* [Assignment]:
A faithful, picture-free copy of the listing below is required.

* [Data shown]:
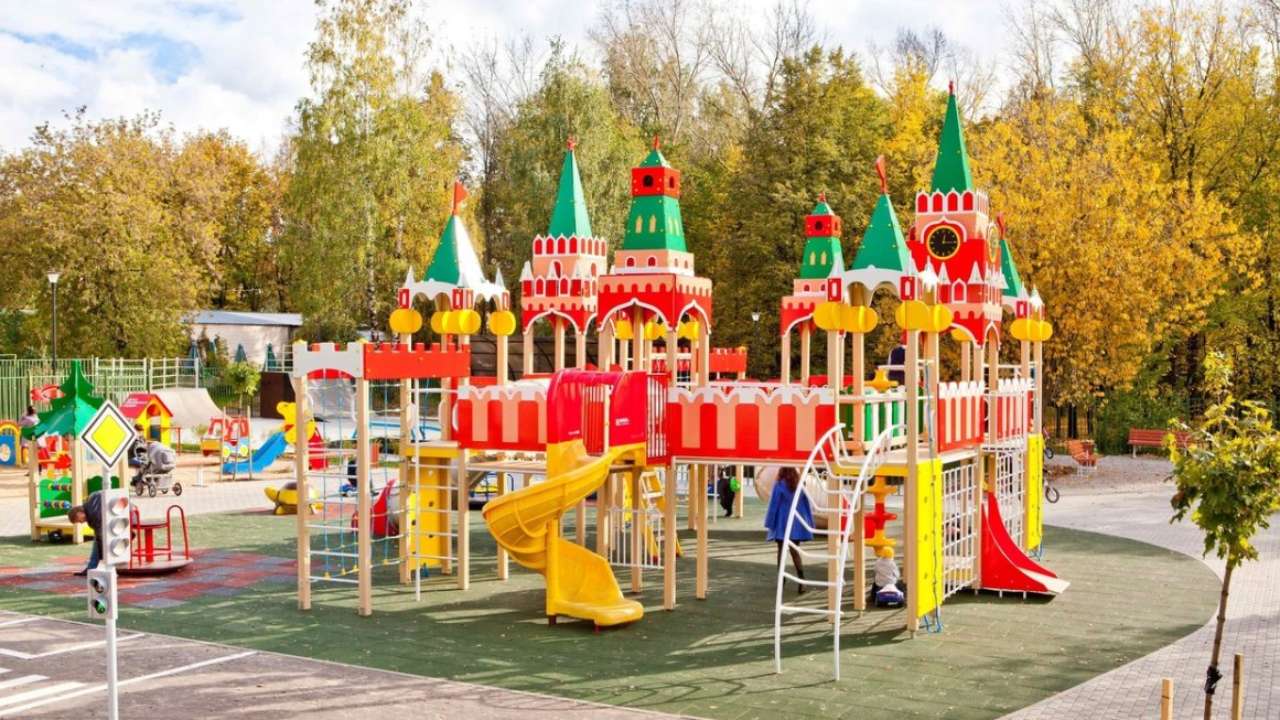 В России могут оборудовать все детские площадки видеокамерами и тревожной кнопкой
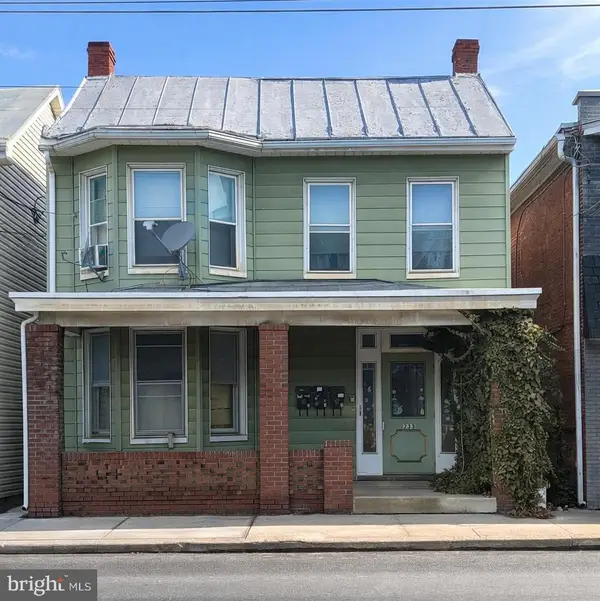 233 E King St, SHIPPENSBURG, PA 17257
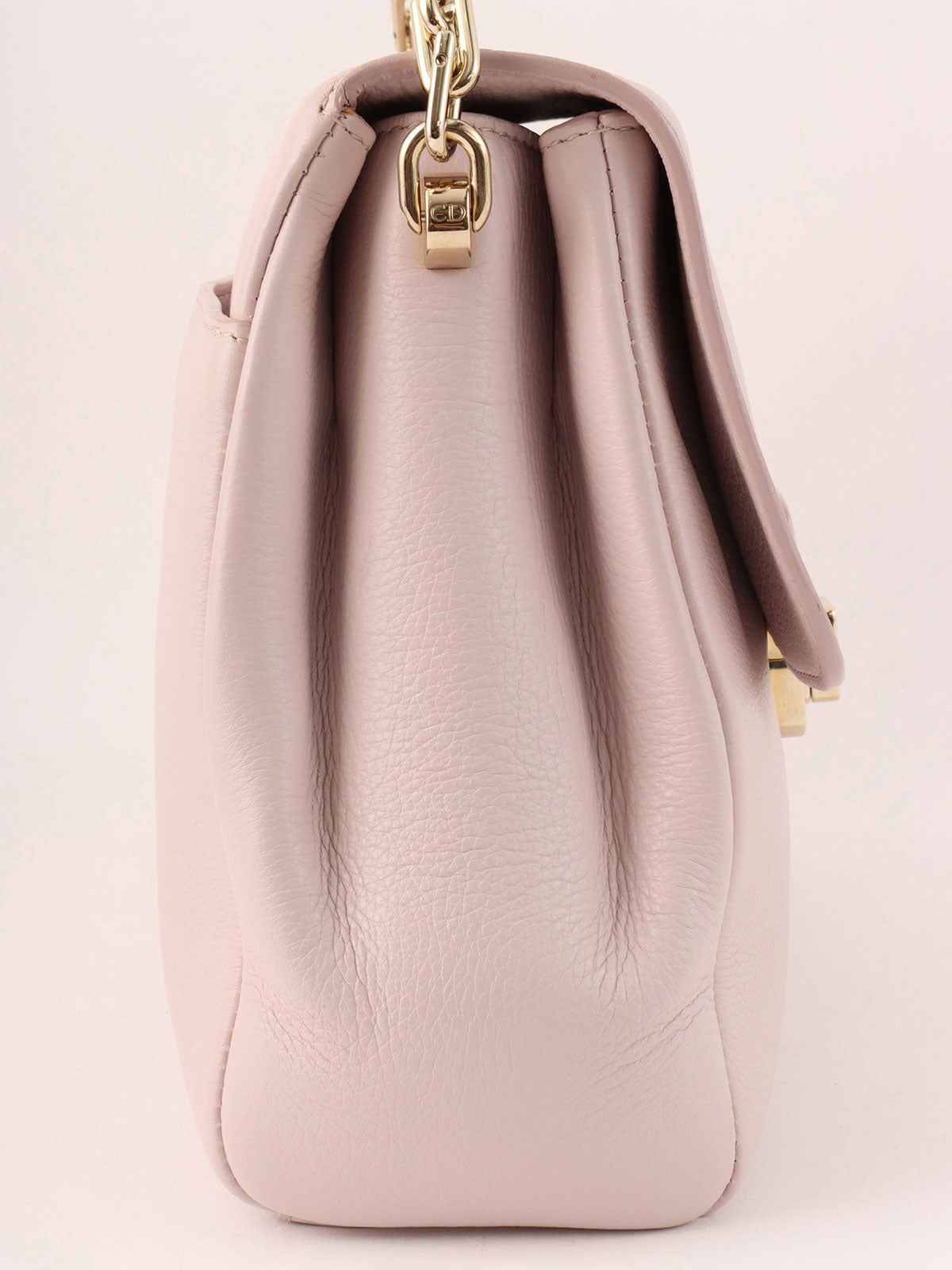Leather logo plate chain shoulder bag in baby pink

* [Solution below]:
 В России могут оборудовать все детские площадки видеокамерами и тревожной кнопкой
 233 E King St, SHIPPENSBURG, PA 17257
Leather logo plate chain shoulder bag in baby pink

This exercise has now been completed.